**TO DO**
The entries must be set down again word for word; no pictures belong in the copy.

===== RECORDS FOR THE EXERCISE

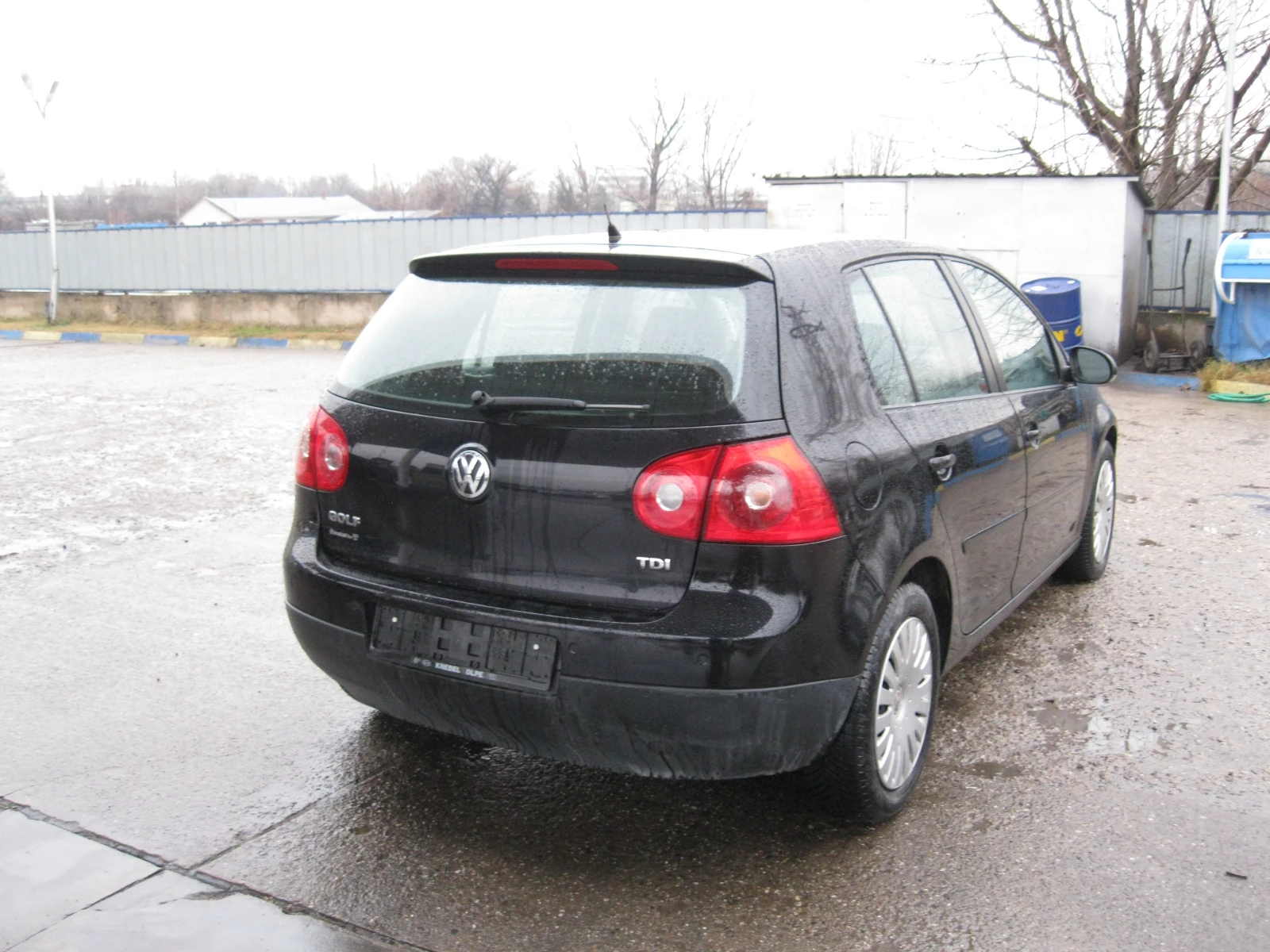 VW Golf 1.9 TDI.  105 ks - изображение 6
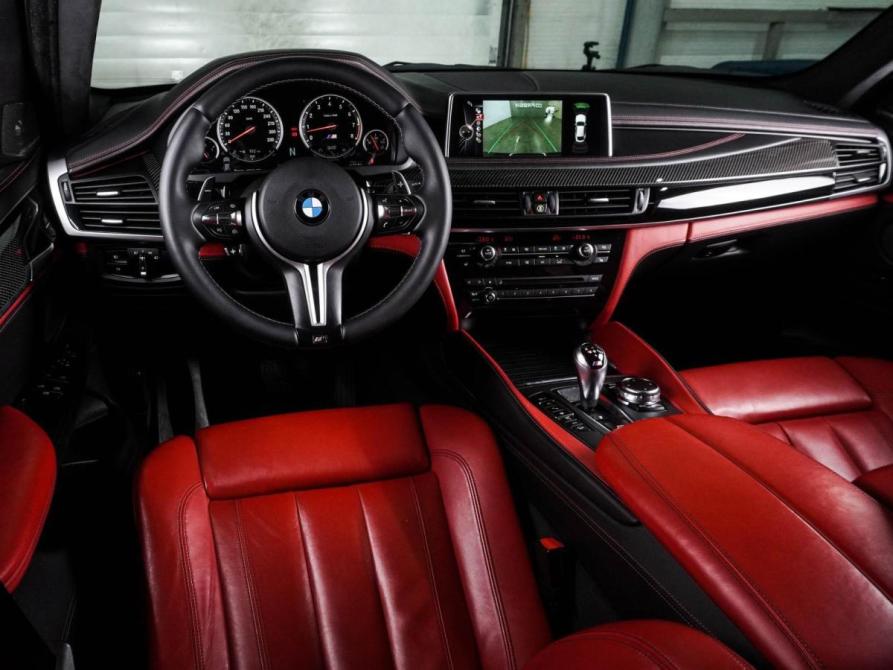 BMW X6 M II (F86) Воронеж  - изображение 6
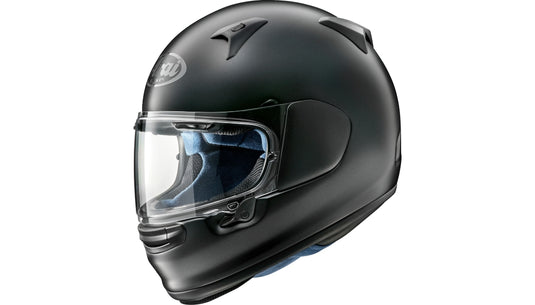 Arai Helmets Regent-X Solid Helmet (X-Small, Black Frost)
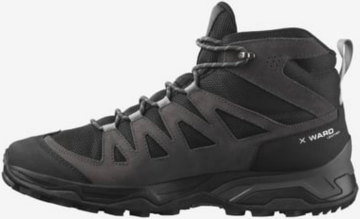 Salomon X Ward Leather Mıd Gtx Erkek Outdoor Bot L47181700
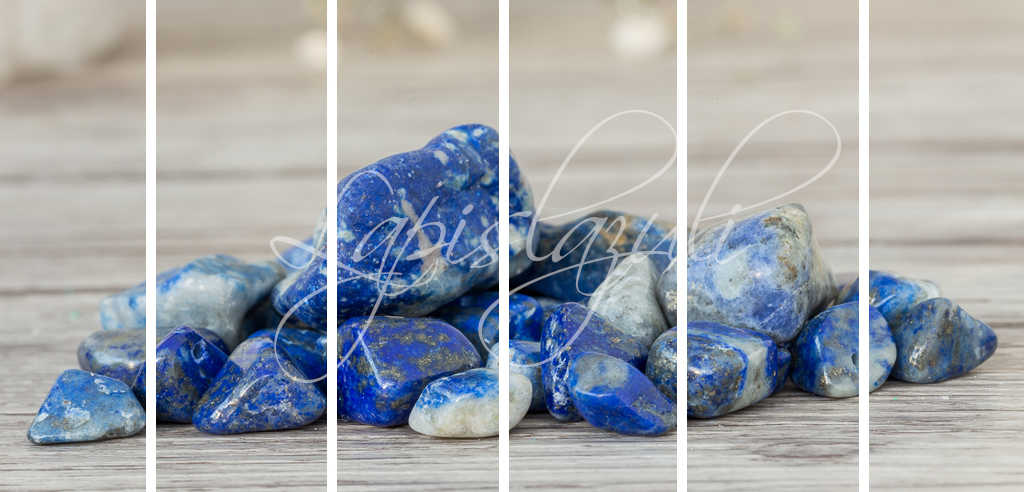 Pedras Lapis lazuli Significados e Usos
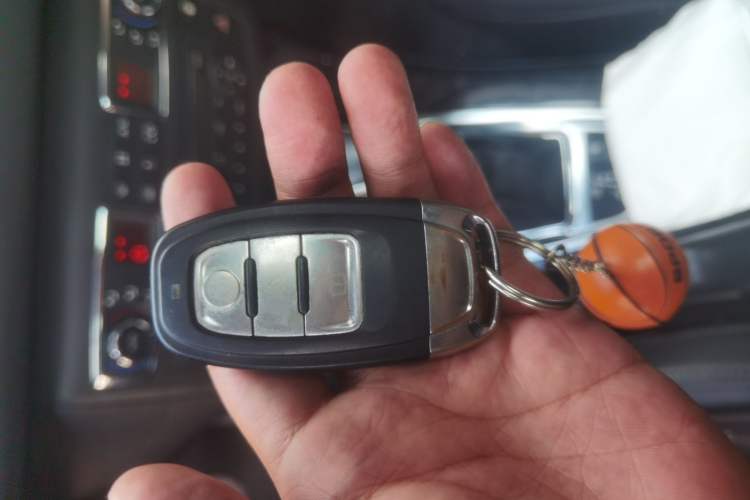 Used Citroen C5 2013 2.0L Automatic Enjoyment Model Vehicle Key
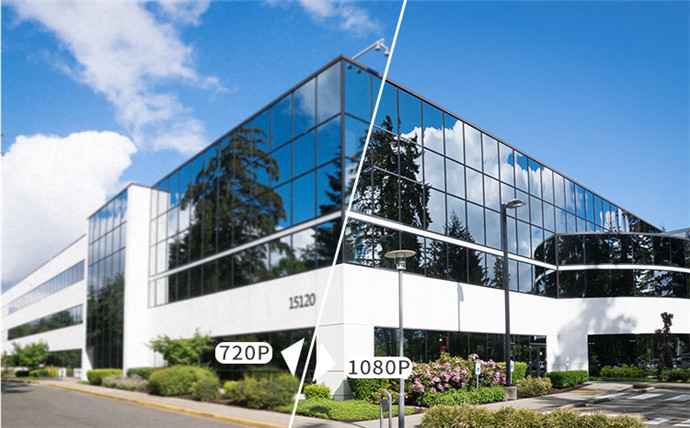 贵阳工厂监控200个点以上的中大型项目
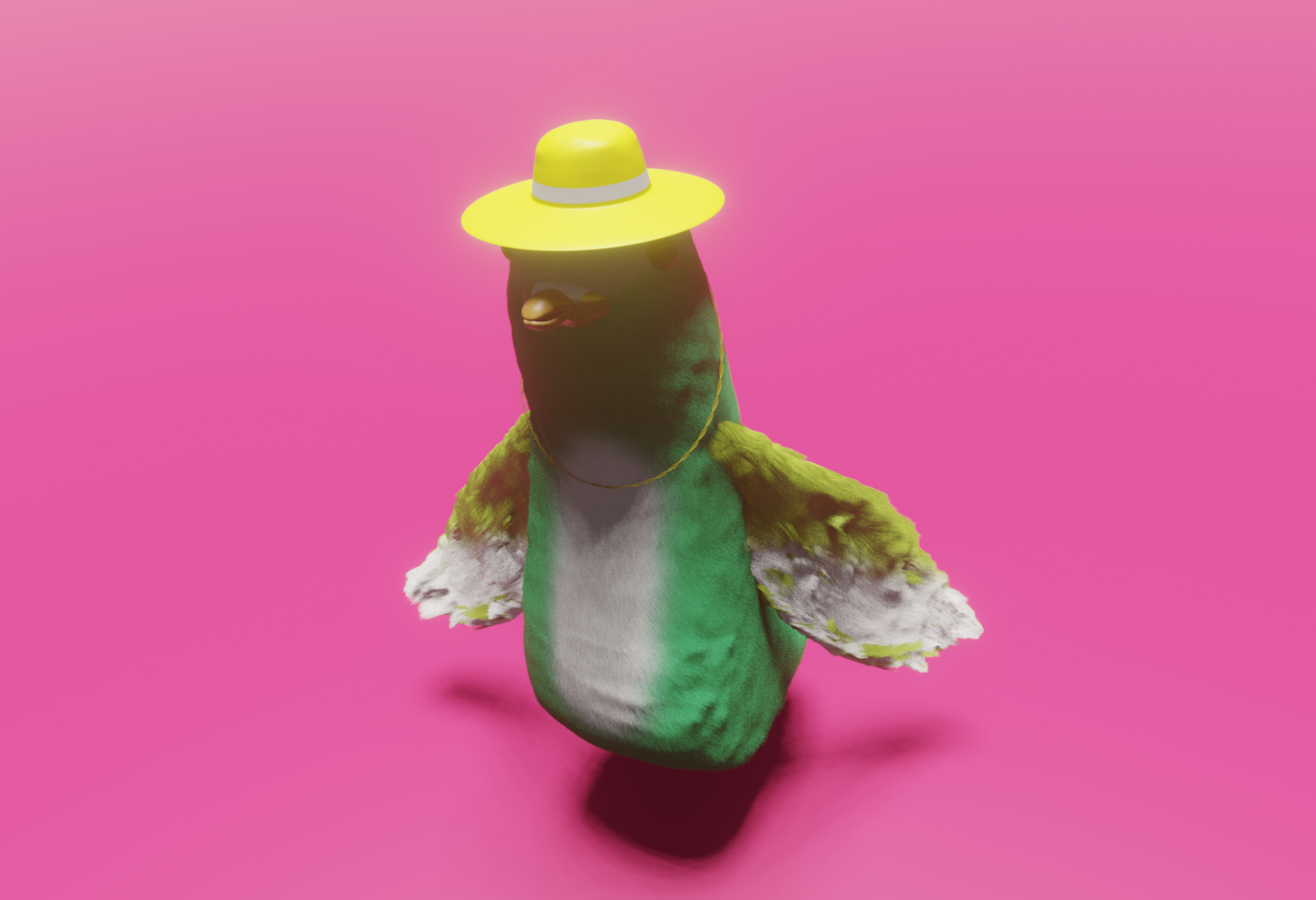 Nft PenguPigeon #79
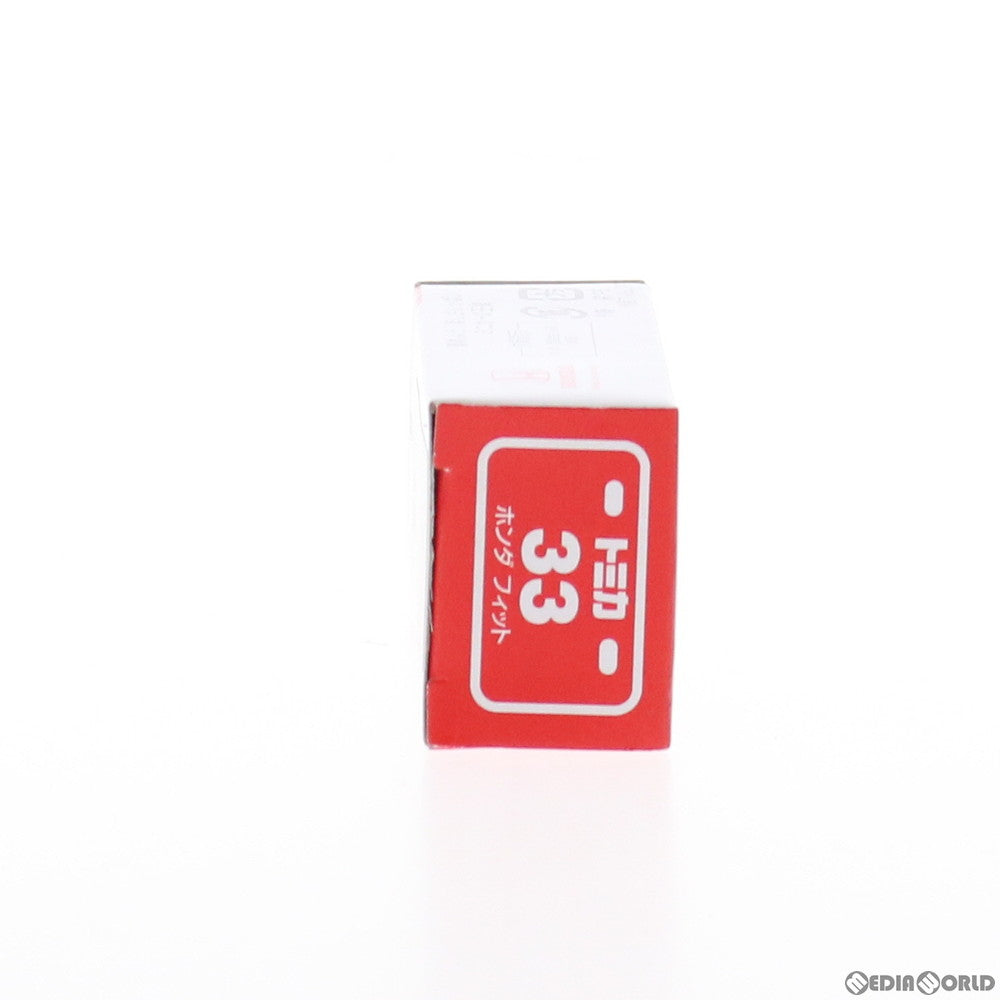【中古即納】[MDL] トミカ No.33 ホンダ フィット 完成品 ミニカー タカラトミー(20200718)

==========

**SOLUTION FOR THIS EXERCISE**
 VW Golf 1.9 TDI.  105 ks - изображение 6
 BMW X6 M II (F86) Воронеж  - изображение 6
 Arai Helmets Regent-X Solid Helmet (X-Small, Black Frost)
 Salomon X Ward Leather Mıd Gtx Erkek Outdoor Bot L47181700
 Pedras Lapis lazuli Significados e Usos
 Used Citroen C5 2013 2.0L Automatic Enjoyment Model Vehicle Key
 贵阳工厂监控200个点以上的中大型项目
 Nft PenguPigeon #79
【中古即納】[MDL] トミカ No.33 ホンダ フィット 完成品 ミニカー タカラトミー(20200718)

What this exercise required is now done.